Financial Charts / Graphs in Ruby or Python

Eric the Red picture Eric the Red · Jul 6, 2009 · Viewed 19.7k times · Source

What are my best options for creating a financial open-high-low-close (OHLC) chart in a high level language like Ruby or Python? While there seem to be a lot of options for graphing, I haven't seen any gems or eggs with this kind of chart.

http://en.wikipedia.org/wiki/Open-high-low-close_chart (but I don't need the moving average or Bollinger bands)

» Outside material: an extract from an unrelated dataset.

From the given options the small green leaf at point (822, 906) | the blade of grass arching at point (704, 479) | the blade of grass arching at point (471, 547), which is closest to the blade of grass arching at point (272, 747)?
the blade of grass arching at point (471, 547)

JFreeChart can do this in Java, but I'd like to make my codebase as small and simple as possible.

Thanks!

Answer

Aaron Maenpaa picture Aaron Maenpaa · Jul 7, 2009

You can use matplotlib and the the optional bottom parameter of matplotlib.pyplot.bar. You can then use line plot to indicate the opening and closing prices:

For example:

#!/usr/bin/env python
import numpy as np
import matplotlib.pyplot as plt
from matplotlib import lines

import random


deltas = [4, 6, 13, 18, 15, 14, 10, 13, 9, 6, 15, 9, 6, 1, 1, 2, 4, 4, 4, 4, 10, 11, 16, 17, 12, 10, 12, 15, 17, 16, 11, 10, 9, 9, 7, 10, 7, 16, 8, 12, 10, 14, 10, 15, 15, 16, 12, 8, 15, 16]
bases = [46, 49, 45, 45, 44, 49, 51, 52, 56, 58, 53, 57, 62, 63, 68, 66, 65, 66, 63, 63, 62, 61, 61, 57, 61, 64, 63, 58, 56, 56, 56, 60, 59, 54, 57, 54, 54, 50, 53, 51, 48, 43, 42, 38, 37, 39, 44, 49, 47, 43]


def rand_pt(bases, deltas):
    return [random.randint(base, base + delta) for base, delta in zip(bases, deltas)]

# randomly assign opening and closing prices 
openings = rand_pt(bases, deltas)
closings = rand_pt(bases, deltas)

# First we draw the bars which show the high and low prices
# bottom holds the low price while deltas holds the difference 
# between high and low.
width = 0
ax = plt.axes()
rects1 = ax.bar(np.arange(50), deltas, width, color='r', bottom=bases)

# Now draw the ticks indicating the opening and closing price
for opening, closing, bar in zip(openings, closings, rects1):
    x, w = bar.get_x(), 0.2

    args = {
    }

    ax.plot((x - w, x), (opening, opening), **args)
    ax.plot((x, x + w), (closing, closing), **args)


plt.show()

creates a plot like this:

enter image description here

Obviously, you'd want to package this up in a function that drew the plot using (open, close, min, max) tuples (and you probably wouldn't want to randomly assign your opening and closing prices).